» Exercises:
1. According to the Ed Schultz profile, in what city was Schultz working as a radio host five years earlier?
2. What words does the Ed Schultz profile quote as his most inflammatory rhetoric for Republicans? List all of them.
3. Retype everything in the Ed Schultz profile from "Obama stared at" down to "its liberal lineup.".

» Text section:
##########

Ed Schultz was a right-wing radio talk-show host—until he fell in love with a liberal and hit the big time. Howard Kurtz talks to Schultz about his feud with Rush and why he’s mad at Obama.

After bashing the president's tax-cut compromise on MSNBC for four straight nights, Ed Schultz found himself breaking bread with Barack Obama in the small dining room off the Oval Office.  

“Mr. President, the American people didn't vote for you because of a policy or your stance on health care. They voted for you because you inspired them, you got into their soul,” the high-decibel host said. Insisting that he take on the Republicans, Schultz declared: “I think you're selling yourself short. You can win that fight.”  

Obama stared at him intently and said flatly: “This is where we’re going.”  

A former college quarterback with a beefy frame and booming voice, Schultz has emerged as a fiery populist who doesn't mind singeing his own side, even as he reserves his most inflammatory rhetoric—“ruthless,” “mean,” “rotten to the core”—for Republicans. Five years ago, he was a radio guy in Fargo, North Dakota, borrowing money to stay afloat; now MSNBC is touting him as a surprise star of its liberal lineup.

##########

» Provided data:

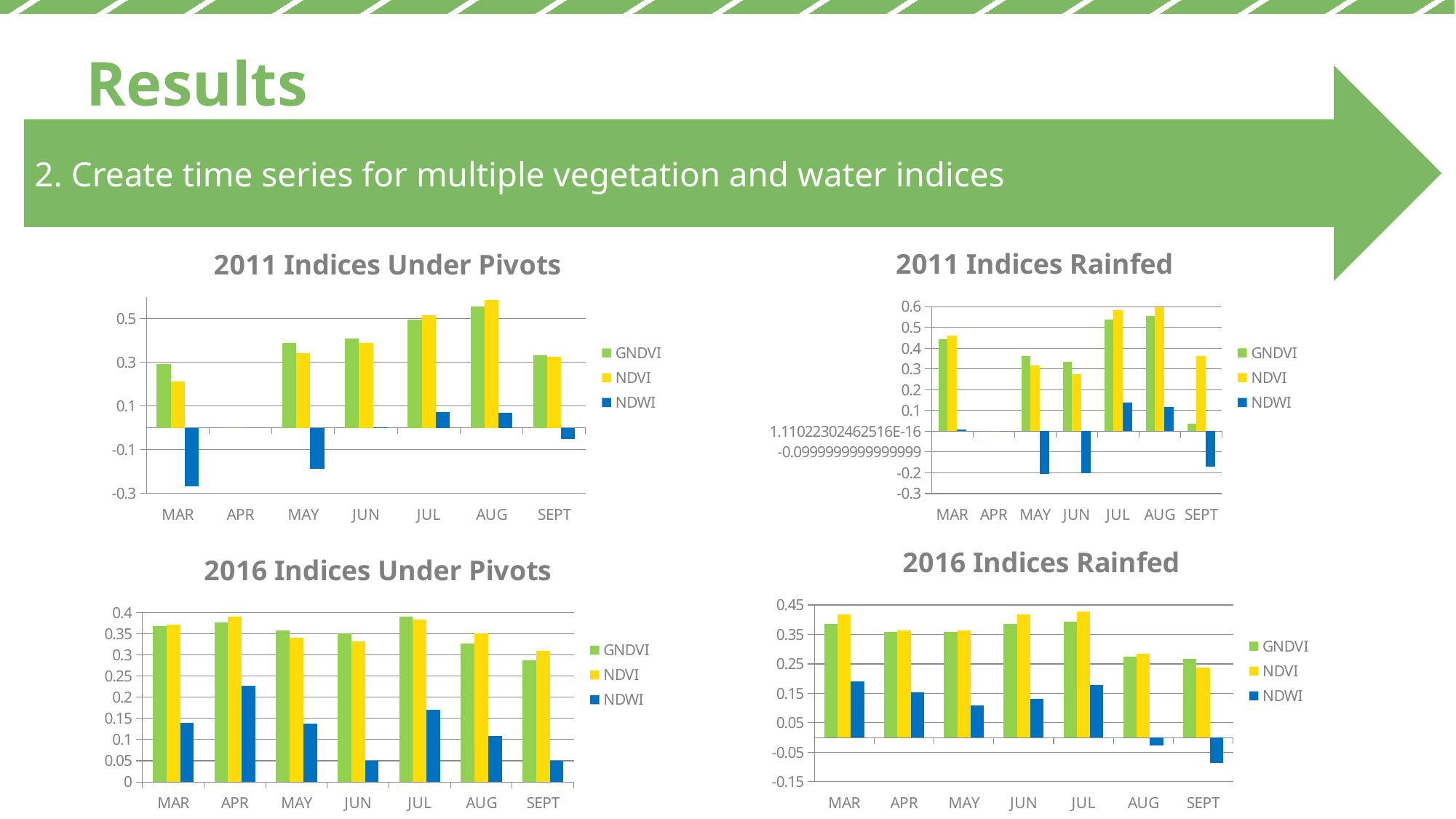
In the '2016 Indices Rainfed' chart, which month has the lowest NDWI value? SEPT In the '2011 Indices Under Pivots' chart, is the NDWI value for MAR greater or less than -0.1? less In the '2016 Indices Under Pivots' chart, which month has the highest NDWI value? APR In the '2011 Indices Rainfed' chart, is the GNDVI value for SEPT greater or less than 0.1? less In the '2016 Indices Rainfed' chart, which is larger: the NDWI value for MAR or the NDWI value for AUG? MAR In the '2011 Indices Under Pivots' chart, is the NDVI value for AUG greater or less than 0.5? greater In the '2011 Indices Rainfed' chart, which month has the highest NDVI value? AUG In the '2011 Indices Under Pivots' chart, which month has the highest NDVI value? AUG In the '2011 Indices Under Pivots' chart, which month has no bars plotted? APR How many series does the legend of the '2016 Indices Rainfed' chart list? 3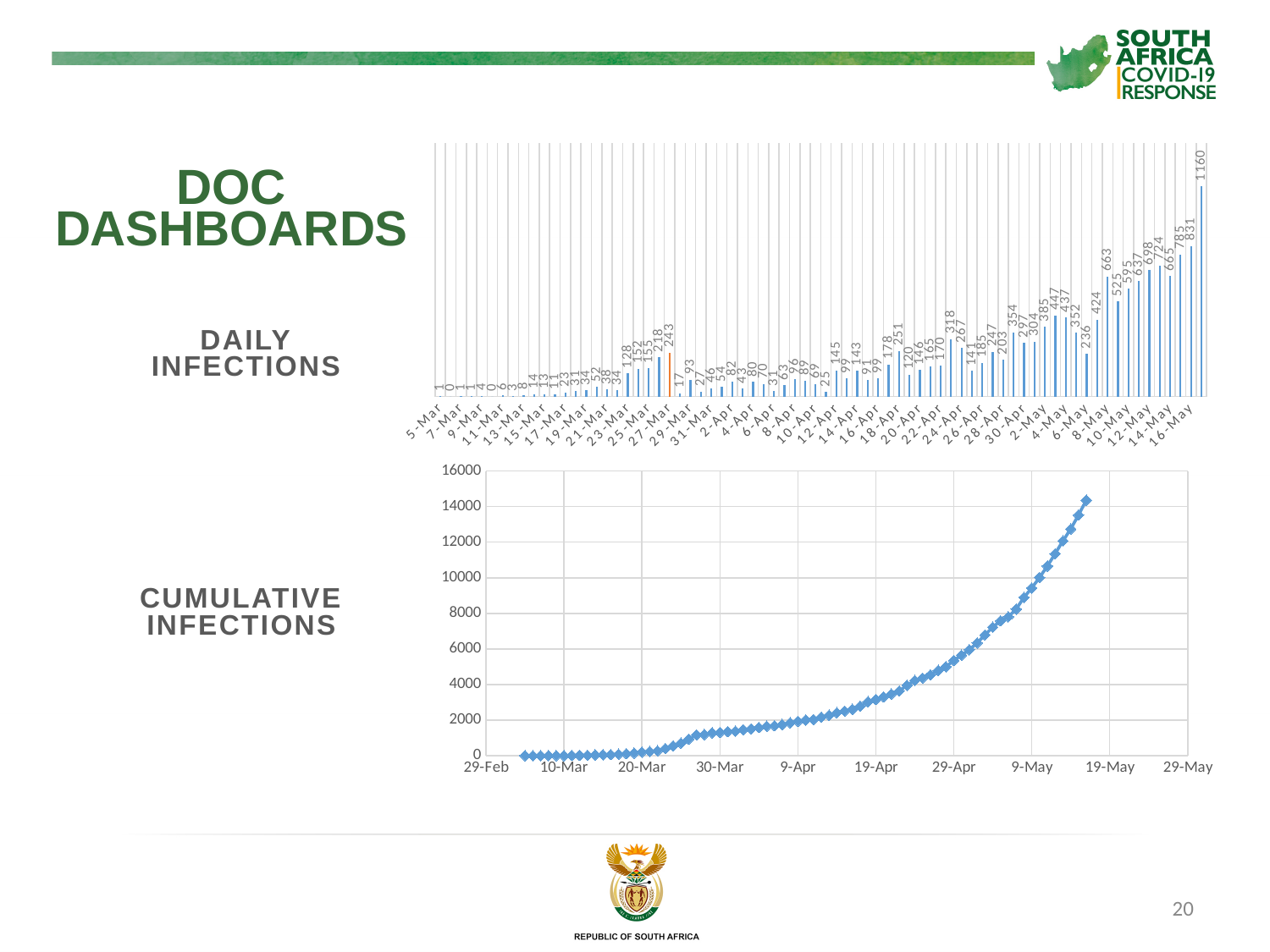
In the Cumulative Infections chart, is the last plotted value greater or less than 12000? greater In the Cumulative Infections chart, what is the maximum value shown on the y axis? 16000 In the Cumulative Infections chart, do the values rise or fall from 29-Feb to mid-May? rise In the Daily Infections chart, what is the highest daily value shown? 1160 In the Cumulative Infections chart, is the value at 19-Apr greater or less than 4000? less In the Cumulative Infections chart, is the value at 30-Mar greater or less than 2000? less What kind of chart is the Cumulative Infections chart at the bottom of the slide? line chart What kind of chart is the Daily Infections chart at the top of the slide? bar chart In the Daily Infections chart, is the highest bar at the start or the end of the date range? end In the Cumulative Infections chart, is the value at 9-May larger or smaller than the value at 9-Apr? larger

##########

» Numbered answers:
1. Fargo, North Dakota.

2. "ruthless," "mean," "rotten to the core"

3.
Obama stared at him intently and said flatly: “This is where we’re going.”  

A former college quarterback with a beefy frame and booming voice, Schultz has emerged as a fiery populist who doesn't mind singeing his own side, even as he reserves his most inflammatory rhetoric—“ruthless,” “mean,” “rotten to the core”—for Republicans. Five years ago, he was a radio guy in Fargo, North Dakota, borrowing money to stay afloat; now MSNBC is touting him as a surprise star of its liberal lineup.